Na época era tudo o que uma adolescente queria. Estudei precariamente mas sempre me esforcei. E fui conquistando os meus espaços, a minha independência, a minha identidade e aprendendo a gostar da pessoa que me tornei. E sei que não vou viver para sempre. Mas não viverei para lamentar, nem invejar. Nem desperdiçar o que tive, tenho e ainda terei. O futuro ainda me instiga e me fascina. E enquanto eu o espero quero ser apenas eu. Comer sem remorsos, caminhar sem dores. Dormir sem medos e fazer o que eu gosto, Estar com quem amo, filhos, companheiro, amigos, netos e afins. Assim, respondendo à pergunta daquela jovem graciosa, fruto de minha imaginação como escritor, posso afirmar, por ela, mesmo sendo Homem: Eu gosto de ser velha , ou idosa, como preferirem. Libertei-me! Gosto da pessoa que me tornei e que sou. Ciente que não vou viver para sempre.

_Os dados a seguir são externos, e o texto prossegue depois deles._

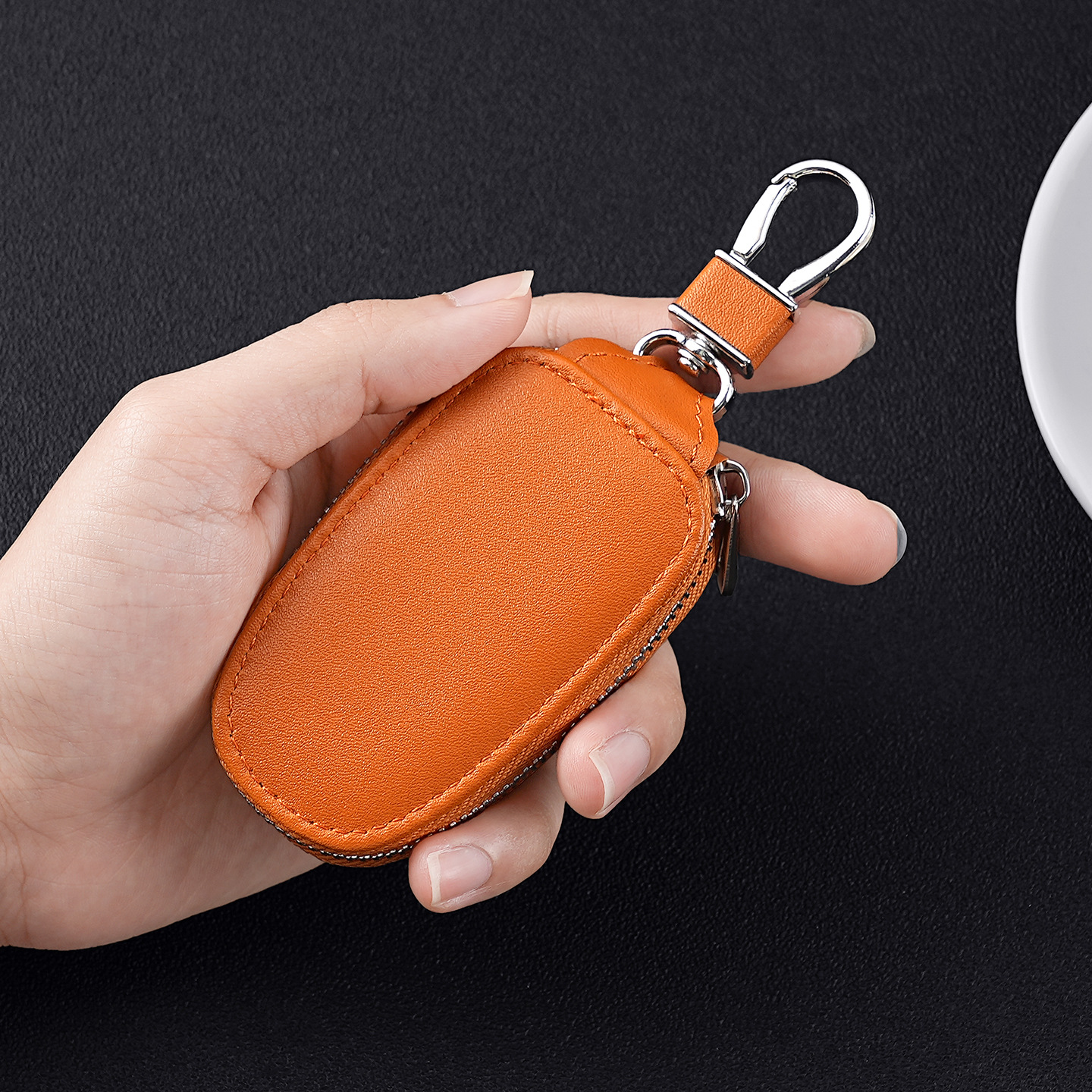 Cross-border popular retro car key case, universal home key storage bag, creative, stylish, simple business gift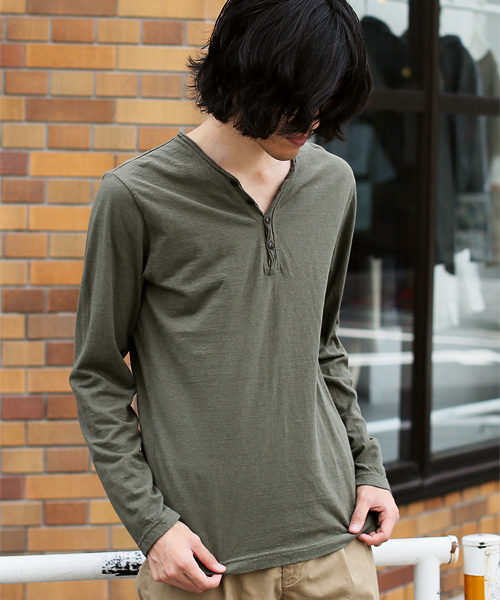 quadro（クオドロ）の「ラフィー天竺Vヘンリーネックtee（Tシャツ/カットソー・メンズ・杢グレー/ホワイト/モスグリーン/ネイビー/チャコールグレー/グレー・MEDIUM/LARGE）」の5枚目の写真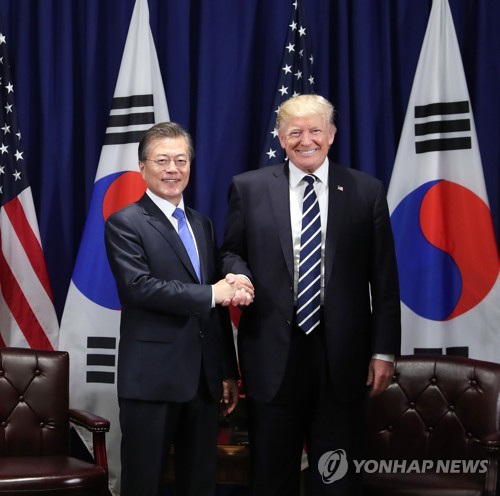 (뉴욕=연합뉴스) 김주형 기자 = 문재인 대통령과 도널드 트럼프 미국 대통령이 21일 오전(현지시간) 미국 뉴욕 롯데 팰리스 호텔에서 '한-미 정상회담'에서 인사하고 있다. 2017.9.22 kjhpress@yna.co.kr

Mas que enquanto estiver por aqui, não desperdiçarei o meu tempo, lamentando o que poderia ter sido e não foi. Ou me preocupando, ao ponto de não viver o melhor da vida, pensando no que virá ou poderá vir. E comerei sobremesa todos os dias, repetindo-a, se assim me aprouver. Pensando e acreditando, lá dentro de mim, que nunca me sentirei só. Mesmo sabedor que, para muitas pessoas, a progressão na idade é sinônimo de decadência física e mental. De uma certa anulação do indivíduo, e de uma quase desistência de fazer parte integrante e atuante na dinâmica da vida familiar e social. Sim, não posso desconhecer que para muitos ela traz um sinônimo de inutilidade ou uma interdição de alguns sonhos e desejos, uma abdicação da dignidade e da auto estima de quem mesmo estando vivo, corre o perigo de torna-se o espectro de si mesmo. Mas para mim, a velhice é exatamente, o contrário, e é como a encara a jovem velhinha, que eu criei no texto: uma festa, uma celebração da vida e um ato de agradecimento a Deus por ter conseguido chegar até onde já cheguei. Chegar tão bem e tão saudável, varando as décadas, sem deixar jamais que o homem jovem que em mim existe se fosse embora.

Sim, sou um homem especial, amigo, receptivo e carinhoso, e se amizades antigas teimam e teimarem em partir antes de mim, outras novas, assim como você, de mim se aproximarão para buscar o que terei sempre para dar enquanto viver: experiência, carinho, amizade e muito amor.